Getting Started

After reading this tutorial you'll become an expert in using the Metaheuristics module.

Minimization Problem

Assume you want to optimize the following minimization problem:

Minimize:

\[f(x) = 10D + \sum_{i=1}^D x_i^2 - 10cos(2\pi x_i)\]

where $x\in [-5, 5]^D$, that is, each coordinate in $x$ is between -5 and 5. Use $D=10$.

Note that the global optimum is obtained when $x_i = 0$ for all $i$. Thus, $\min f(x) = 0$.

Objective function:

f(x) = 10length(x) + sum( x.^2 - 10cos.(2pi*x) )
f (generic function with 1 method)

Bounds:

bounds = BoxConstrainedSpace(lb = -5ones(10), ub = 5ones(10))
BoxConstrainedSpace{Float64}([-5.0, -5.0, -5.0, -5.0, -5.0, -5.0, -5.0, -5.0, -5.0, -5.0], [5.0, 5.0, 5.0, 5.0, 5.0, 5.0, 5.0, 5.0, 5.0, 5.0], [10.0, 10.0, 10.0, 10.0, 10.0, 10.0, 10.0, 10.0, 10.0, 10.0], 10, true)

Providing Information

Since the optimum is known, then we can provide this information to the optimizer.

information = Information(f_optimum = 0.0)
Information(0.0, Float64[])

Common Settings

Usually, users could require to limit the number of generations/iterations or the number of function evaluations. To do that, let's assume that the metaheuristic should evaluate at most $9000D$ times the objective function.
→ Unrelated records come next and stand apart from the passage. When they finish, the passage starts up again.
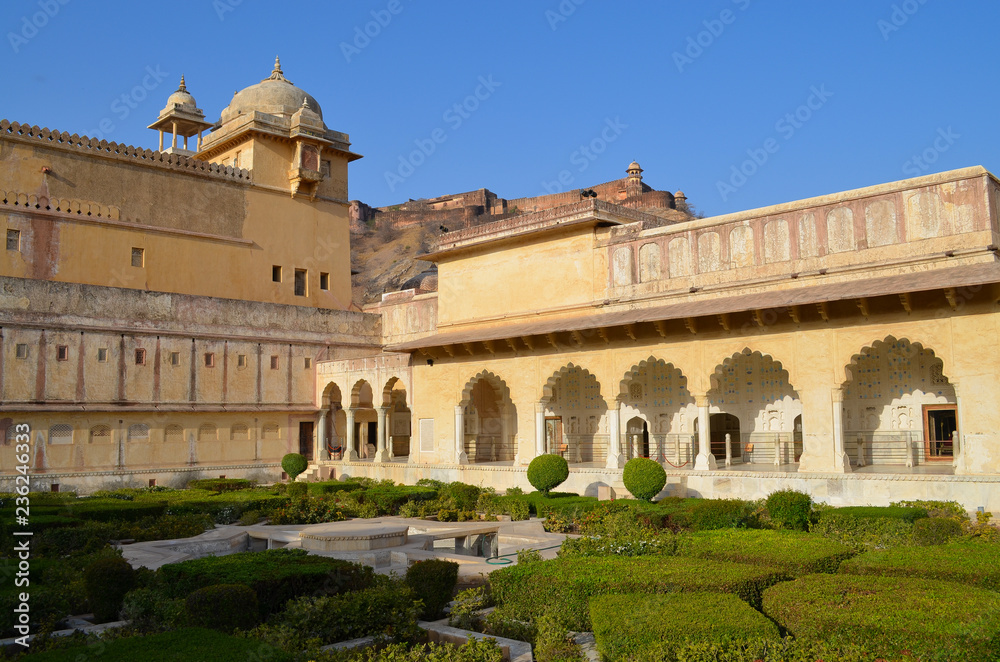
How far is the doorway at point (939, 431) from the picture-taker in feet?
57.9

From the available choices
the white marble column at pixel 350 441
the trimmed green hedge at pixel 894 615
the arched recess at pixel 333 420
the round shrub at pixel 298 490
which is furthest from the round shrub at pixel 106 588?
the arched recess at pixel 333 420

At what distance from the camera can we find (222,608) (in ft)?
24.2

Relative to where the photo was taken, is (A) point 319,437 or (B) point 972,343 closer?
(B) point 972,343

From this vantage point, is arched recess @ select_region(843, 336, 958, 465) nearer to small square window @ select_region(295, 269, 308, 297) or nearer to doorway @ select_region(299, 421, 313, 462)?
doorway @ select_region(299, 421, 313, 462)

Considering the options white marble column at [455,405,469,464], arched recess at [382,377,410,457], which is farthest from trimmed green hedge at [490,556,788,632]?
arched recess at [382,377,410,457]

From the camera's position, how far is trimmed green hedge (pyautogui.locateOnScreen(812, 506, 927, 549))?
12078mm

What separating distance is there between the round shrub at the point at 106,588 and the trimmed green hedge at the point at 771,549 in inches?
237

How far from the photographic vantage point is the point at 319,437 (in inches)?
1073

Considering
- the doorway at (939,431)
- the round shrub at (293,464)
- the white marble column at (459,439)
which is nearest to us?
the doorway at (939,431)

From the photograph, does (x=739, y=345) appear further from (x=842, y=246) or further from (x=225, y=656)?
(x=225, y=656)

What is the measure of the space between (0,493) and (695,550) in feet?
55.8

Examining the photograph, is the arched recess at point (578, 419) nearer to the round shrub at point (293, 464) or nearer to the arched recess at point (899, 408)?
the arched recess at point (899, 408)

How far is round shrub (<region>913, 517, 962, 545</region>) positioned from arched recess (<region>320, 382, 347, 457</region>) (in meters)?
18.8

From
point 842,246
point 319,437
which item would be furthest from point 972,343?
point 319,437
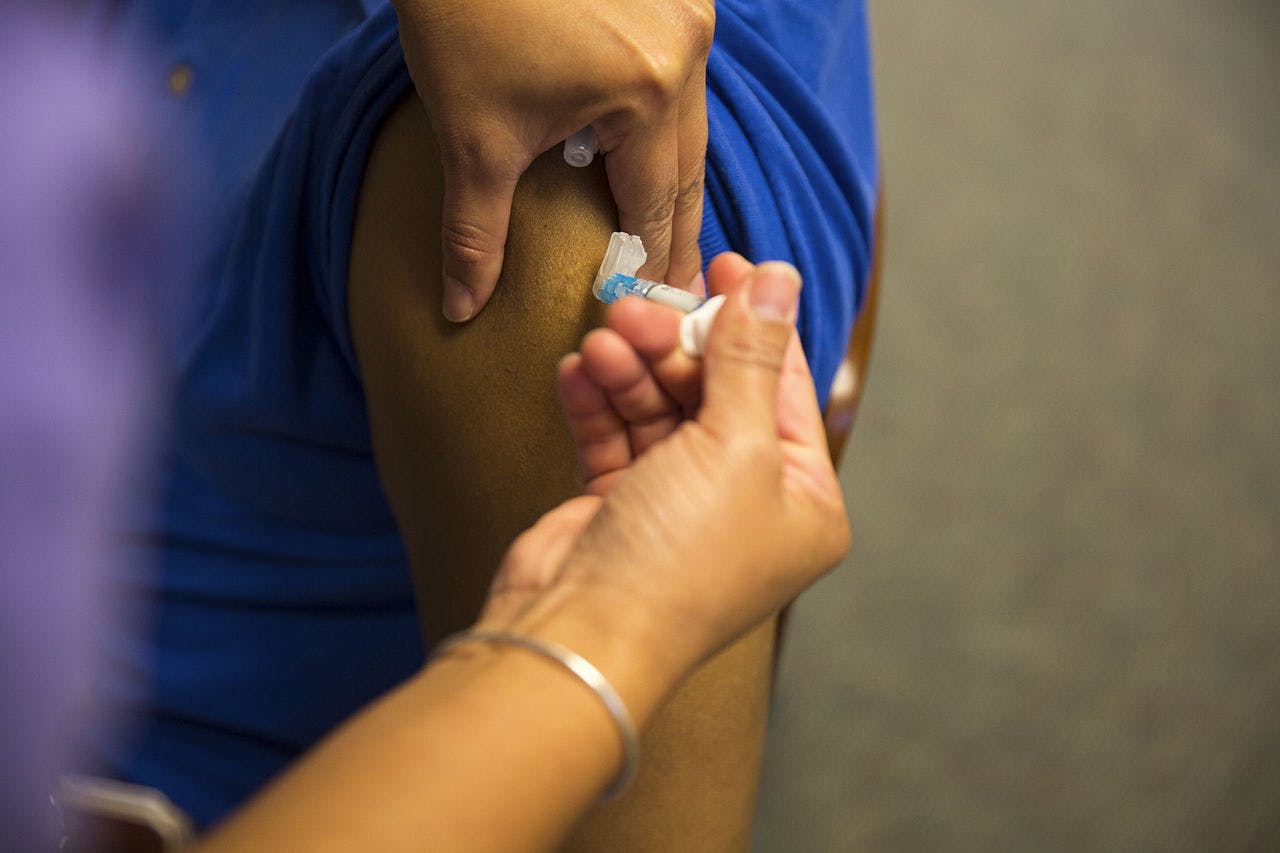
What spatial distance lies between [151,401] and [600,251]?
44 centimetres

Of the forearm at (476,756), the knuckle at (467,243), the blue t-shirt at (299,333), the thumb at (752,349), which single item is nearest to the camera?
the forearm at (476,756)

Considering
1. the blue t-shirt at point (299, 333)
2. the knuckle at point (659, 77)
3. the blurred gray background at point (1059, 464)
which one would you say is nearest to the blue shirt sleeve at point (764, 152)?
the blue t-shirt at point (299, 333)

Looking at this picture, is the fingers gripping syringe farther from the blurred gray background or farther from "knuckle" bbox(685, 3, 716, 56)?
the blurred gray background

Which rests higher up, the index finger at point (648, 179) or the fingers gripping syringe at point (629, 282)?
the index finger at point (648, 179)

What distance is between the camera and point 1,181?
2.77 ft

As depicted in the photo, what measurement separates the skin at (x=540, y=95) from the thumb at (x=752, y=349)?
13 cm

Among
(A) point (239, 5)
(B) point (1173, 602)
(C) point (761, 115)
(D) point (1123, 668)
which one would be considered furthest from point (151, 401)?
(B) point (1173, 602)

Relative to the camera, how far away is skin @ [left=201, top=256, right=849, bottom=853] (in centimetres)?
40

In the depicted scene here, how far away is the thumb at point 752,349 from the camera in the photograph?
1.75 feet

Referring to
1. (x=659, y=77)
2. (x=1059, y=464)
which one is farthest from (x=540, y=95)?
(x=1059, y=464)

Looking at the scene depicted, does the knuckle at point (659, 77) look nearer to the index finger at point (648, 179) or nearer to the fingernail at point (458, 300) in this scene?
the index finger at point (648, 179)

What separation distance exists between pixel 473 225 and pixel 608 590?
254 millimetres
Moreover, since information is provided, then we can set the desired accuracy ($|f(x) - f(x^*)| $) to $10^{-5}$.

options = Options(f_calls_limit = 9000*10, f_tol = 1e-5);

Choose a Metaheuristic

Metaheuristics.jl provides different metaheuristics for optimization such as Evolutionary Centers Algorithm (ECA), Differential Evolution (DE), Particle Swarm Optimization (PSO), etc. In this tutorial, we will use ECA, but you can use another algorithm following the same steps.

The metaheuristics accept their parameters but share two common and optional settings information and options.
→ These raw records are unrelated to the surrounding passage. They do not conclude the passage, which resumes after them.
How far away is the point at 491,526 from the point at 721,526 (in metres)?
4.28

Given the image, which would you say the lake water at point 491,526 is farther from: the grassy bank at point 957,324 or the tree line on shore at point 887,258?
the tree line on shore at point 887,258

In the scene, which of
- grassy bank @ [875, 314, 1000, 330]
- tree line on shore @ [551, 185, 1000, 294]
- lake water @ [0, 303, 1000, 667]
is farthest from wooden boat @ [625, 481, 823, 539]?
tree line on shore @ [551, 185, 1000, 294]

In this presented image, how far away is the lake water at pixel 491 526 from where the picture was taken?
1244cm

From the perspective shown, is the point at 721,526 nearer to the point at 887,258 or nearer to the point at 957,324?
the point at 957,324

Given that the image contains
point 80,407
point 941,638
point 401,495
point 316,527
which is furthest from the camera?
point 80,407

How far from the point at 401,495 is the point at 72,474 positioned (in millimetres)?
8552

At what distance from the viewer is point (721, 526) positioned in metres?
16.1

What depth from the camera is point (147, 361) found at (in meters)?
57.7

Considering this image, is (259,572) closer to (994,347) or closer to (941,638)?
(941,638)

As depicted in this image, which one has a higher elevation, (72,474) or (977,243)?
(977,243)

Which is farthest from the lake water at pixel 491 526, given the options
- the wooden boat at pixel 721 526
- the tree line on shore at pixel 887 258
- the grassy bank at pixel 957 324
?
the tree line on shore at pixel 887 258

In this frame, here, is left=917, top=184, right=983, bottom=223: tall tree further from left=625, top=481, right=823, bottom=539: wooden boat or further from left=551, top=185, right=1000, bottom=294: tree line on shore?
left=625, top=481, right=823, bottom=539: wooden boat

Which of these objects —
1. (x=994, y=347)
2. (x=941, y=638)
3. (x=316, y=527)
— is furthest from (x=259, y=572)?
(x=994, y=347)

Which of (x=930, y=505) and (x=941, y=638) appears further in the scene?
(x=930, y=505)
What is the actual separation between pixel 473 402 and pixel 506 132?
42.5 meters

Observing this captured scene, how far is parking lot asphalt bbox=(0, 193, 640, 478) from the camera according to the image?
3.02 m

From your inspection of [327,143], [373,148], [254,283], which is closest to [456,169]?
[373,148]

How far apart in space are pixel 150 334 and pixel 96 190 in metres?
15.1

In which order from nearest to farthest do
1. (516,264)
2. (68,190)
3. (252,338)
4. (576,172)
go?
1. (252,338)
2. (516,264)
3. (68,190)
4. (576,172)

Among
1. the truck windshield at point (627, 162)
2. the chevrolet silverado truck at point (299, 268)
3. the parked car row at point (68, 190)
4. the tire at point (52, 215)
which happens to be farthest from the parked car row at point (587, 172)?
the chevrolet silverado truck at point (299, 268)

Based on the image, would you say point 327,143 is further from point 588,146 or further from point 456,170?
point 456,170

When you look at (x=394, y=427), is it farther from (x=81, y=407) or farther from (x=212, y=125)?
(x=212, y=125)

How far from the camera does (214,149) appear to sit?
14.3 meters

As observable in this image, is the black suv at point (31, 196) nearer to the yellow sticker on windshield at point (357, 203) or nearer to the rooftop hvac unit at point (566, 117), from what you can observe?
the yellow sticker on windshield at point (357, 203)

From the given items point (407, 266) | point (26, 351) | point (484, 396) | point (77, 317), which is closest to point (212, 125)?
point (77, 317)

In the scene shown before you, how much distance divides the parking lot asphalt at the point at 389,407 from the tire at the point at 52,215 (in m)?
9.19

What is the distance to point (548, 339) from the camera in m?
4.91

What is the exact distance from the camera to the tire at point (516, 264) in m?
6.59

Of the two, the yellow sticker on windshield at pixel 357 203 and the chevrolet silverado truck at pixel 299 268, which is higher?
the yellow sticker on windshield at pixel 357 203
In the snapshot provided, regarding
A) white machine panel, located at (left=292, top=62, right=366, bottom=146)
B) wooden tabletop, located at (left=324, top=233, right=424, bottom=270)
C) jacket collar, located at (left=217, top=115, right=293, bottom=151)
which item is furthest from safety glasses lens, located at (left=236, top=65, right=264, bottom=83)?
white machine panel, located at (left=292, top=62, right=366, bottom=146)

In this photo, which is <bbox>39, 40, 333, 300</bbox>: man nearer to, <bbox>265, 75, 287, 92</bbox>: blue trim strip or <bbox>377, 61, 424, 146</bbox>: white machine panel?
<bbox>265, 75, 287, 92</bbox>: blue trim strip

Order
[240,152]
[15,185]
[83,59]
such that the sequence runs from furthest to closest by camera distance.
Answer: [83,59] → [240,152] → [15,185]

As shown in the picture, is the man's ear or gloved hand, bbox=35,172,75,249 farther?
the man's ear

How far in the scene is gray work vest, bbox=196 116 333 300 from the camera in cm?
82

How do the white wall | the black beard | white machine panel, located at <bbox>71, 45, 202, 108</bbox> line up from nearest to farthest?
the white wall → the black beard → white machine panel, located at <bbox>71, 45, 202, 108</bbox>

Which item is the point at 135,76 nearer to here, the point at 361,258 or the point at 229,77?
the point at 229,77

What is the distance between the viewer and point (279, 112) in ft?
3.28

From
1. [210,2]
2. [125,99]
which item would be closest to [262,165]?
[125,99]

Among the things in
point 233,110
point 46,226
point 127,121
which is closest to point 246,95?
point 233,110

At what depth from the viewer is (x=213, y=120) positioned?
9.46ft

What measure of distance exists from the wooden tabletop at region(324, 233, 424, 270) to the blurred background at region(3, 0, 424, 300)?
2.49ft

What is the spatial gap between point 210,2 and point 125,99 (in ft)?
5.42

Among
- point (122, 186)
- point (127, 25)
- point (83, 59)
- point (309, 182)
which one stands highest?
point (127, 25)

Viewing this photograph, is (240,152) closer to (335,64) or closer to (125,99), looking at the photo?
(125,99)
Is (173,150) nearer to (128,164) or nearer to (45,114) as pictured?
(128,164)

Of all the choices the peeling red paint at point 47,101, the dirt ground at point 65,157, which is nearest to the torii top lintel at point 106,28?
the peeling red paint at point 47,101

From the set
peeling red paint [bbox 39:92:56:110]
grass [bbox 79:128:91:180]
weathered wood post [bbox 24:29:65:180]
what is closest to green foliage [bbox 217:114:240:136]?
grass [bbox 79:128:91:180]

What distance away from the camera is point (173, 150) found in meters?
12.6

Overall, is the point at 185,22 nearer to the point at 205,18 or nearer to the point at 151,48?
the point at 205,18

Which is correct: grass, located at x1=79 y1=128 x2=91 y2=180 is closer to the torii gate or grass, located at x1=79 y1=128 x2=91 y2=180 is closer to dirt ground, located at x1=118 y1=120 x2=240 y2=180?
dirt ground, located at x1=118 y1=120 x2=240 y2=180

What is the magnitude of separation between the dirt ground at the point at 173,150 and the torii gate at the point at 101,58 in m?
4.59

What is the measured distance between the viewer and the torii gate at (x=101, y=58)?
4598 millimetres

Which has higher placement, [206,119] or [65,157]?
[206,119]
algorithm = ECA(information = information, options = options)
Algorithm Parameters
====================
  ECA(η_max=2.0, K=7, N=0, N_init=0, p_exploit=0.95, p_bin=0.02, ε=0.0, adaptive=false, resize_population=false)

Optimization Result
===================
  Empty status.
Consider changing the default parameters.

Change population size for high dimensional problems.

Optimize

Now, we are able to approximate the optimum. To do that it is necessary to use the optimize function as follows:

result = optimize(f, bounds, algorithm)
Optimization Result
===================
  Iteration:       1286
  Minimum:         6.96471
  Minimizer:       [7.18572e-11, 3.85002e-09, 1.29255e-09, …, -4.24857e-09]
  Function calls:  90020
  Total time:      0.1933 s
  Stop reason:     Maximum objective function calls exceeded.

Get the Results

Once optimize stops, we can get the approximate solutions.

Approximated minimum:

fx = minimum(result)
6.964708361833942

Approximated minimizer:

x = minimizer(result)
10-element Vector{Float64}:
  7.185718864798145e-11
  3.850023007302432e-9
  1.2925470715075545e-9
 -1.5773505243911296e-9
 -0.9949586389374668
  0.9949586367536691
  0.9949586387179171
 -1.9899122324118408
  1.643581537829554e-9
 -4.24856976967872e-9

Get Information about the Resulting Population

Sometimes it is useful to analyze the resulting population (for population-based metaheuristics). To do that you can use fvals to get objective function evaluation and positions to get their positions.

Bonus

We recommend you wrap your program in a function for performance purposes:

using Metaheuristics

function main()
    # objective function
    f(x) = 10length(x) + sum( x.^2 - 10cos.(2π*x) )

    # limits/bounds
    bounds = BoxConstrainedSpace(lb = -5ones(10), ub = 5ones(10))

    # information on the minimization problem
    information = Information(f_optimum = 0.0)

    # generic settings
    options = Options(f_calls_limit = 9000*10, f_tol = 1e-5)

    # metaheuristic used to optimize
    algorithm = ECA(information = information, options = options)

    # start the minimization process
    result = optimize(f, bounds, algorithm)

    fx = minimum(result)
    x = minimizer(result)

    x, fx
end

main()
([-4.2252467672932e-9, 2.9293550189813002e-9, -2.5176897397499105e-9, 5.633829934502006e-10, -2.893388148458334e-9, 3.6933660066302294e-9, -9.713322866297521e-10, 0.9949586364866625, -3.479911930464337e-9, -2.4024014222661465e-9], 0.9949590570932969)

Summary

Now you are able to approximate global optimum solutions using Metaheuristics.